ZADANIA DO WYKONANIA:
- a) Pod jaką drugą nazwą występuje ciasto ze szpinaku w przepisie?
- b) Przepisz dokładnie fragment przepisu od słów „Nie dość, że” do słów „Niech smakuje! :)”.

FRAGMENT TEKSTU:
● ● ●
Absolutny hit czerwcówki! Zjedzony do ostatniego okruszka! Niezbędnik wśród piknikowych deserów! :)
Nie dość, że pyszny, to na dodatek kusi pięknym wyglądem. Tak! Mowa tu o cieście ze szpinaku zwanego też "Leśnym Mechem".
Wykonanie ciasta jest bardzo proste i przyjemne. Wystarczą tylko chęci do pieczenia i nagrzany piekarnik :).
Czy czuć szpinak? Owszem, szpinak jest wyczuwalny, ale ma on zupełnie inny smak. Także macie okazję poznać go w nowej, zaskakującej odsłonie. Gwarantuję, że ciastem będą się zajadać nawet najwięksi przeciwnicy zieleniny.
Niech smakuje! :)
Składniki na ciasto:
S (słodki): 3 jajka, 1 cukier wanilinowy, 1 i 1/3 szklanki cukru trzcinowego, 1 i 1/3 szklanki oleju
O (ostry): 1/2 łyżeczki kardamonu
Sn (słony): szczyptę soli
K (kwaśny): 2 szklanki mąki pełnoziarnistej, 3 łyżeczki proszku do pieczenia
G (gorzki): 1/3 łyżeczki kurkumy
S (słodki): 450 g rozmrożonego, drobnego szpinaku
Składniki na krem:
S (słodki): 0,5 l śmietany kremówki, 250 g mascarpone, 1 cukier wanilinowy
Dodatkowo:
1 owoc granatu
Przygotowanie:
1. Szpinak wyjmujemy z opakowania i pozostawiamy do rozmrożenia. Następnie odcedzamy z niego wodę.
● ● ●
PRZEDSTAWIONE ZAPISY:
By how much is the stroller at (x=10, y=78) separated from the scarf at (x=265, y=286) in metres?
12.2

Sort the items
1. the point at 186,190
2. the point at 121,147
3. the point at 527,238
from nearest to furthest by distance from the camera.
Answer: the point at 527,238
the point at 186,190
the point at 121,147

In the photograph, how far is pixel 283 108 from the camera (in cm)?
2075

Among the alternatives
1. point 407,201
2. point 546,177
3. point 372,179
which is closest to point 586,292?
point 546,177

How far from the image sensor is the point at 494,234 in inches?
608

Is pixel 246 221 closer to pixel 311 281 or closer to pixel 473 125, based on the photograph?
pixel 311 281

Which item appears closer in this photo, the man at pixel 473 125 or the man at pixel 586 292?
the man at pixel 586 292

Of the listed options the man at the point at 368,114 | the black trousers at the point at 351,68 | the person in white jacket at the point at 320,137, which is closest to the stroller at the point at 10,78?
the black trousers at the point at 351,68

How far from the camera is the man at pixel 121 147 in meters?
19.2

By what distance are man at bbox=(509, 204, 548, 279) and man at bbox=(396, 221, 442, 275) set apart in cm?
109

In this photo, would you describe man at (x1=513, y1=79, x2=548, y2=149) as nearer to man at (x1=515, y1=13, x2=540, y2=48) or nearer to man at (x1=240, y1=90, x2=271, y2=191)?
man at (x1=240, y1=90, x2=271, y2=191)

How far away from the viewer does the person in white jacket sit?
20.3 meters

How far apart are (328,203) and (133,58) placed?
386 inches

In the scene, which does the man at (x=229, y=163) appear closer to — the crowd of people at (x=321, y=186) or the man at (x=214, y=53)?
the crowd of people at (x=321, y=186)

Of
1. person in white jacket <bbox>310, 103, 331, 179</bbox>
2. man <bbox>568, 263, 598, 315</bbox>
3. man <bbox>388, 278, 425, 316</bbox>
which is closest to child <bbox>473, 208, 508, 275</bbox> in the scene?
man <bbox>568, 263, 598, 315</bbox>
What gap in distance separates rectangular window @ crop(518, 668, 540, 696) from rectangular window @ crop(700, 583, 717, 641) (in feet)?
● ● ●
ODPOWIEDZI:
- a) Leśny Mech

- b)
Nie dość, że pyszny, to na dodatek kusi pięknym wyglądem. Tak! Mowa tu o cieście ze szpinaku zwanego też "Leśnym Mechem".
Wykonanie ciasta jest bardzo proste i przyjemne. Wystarczą tylko chęci do pieczenia i nagrzany piekarnik :).
Czy czuć szpinak? Owszem, szpinak jest wyczuwalny, ale ma on zupełnie inny smak. Także macie okazję poznać go w nowej, zaskakującej odsłonie. Gwarantuję, że ciastem będą się zajadać nawet najwięksi przeciwnicy zieleniny.
Niech smakuje! :)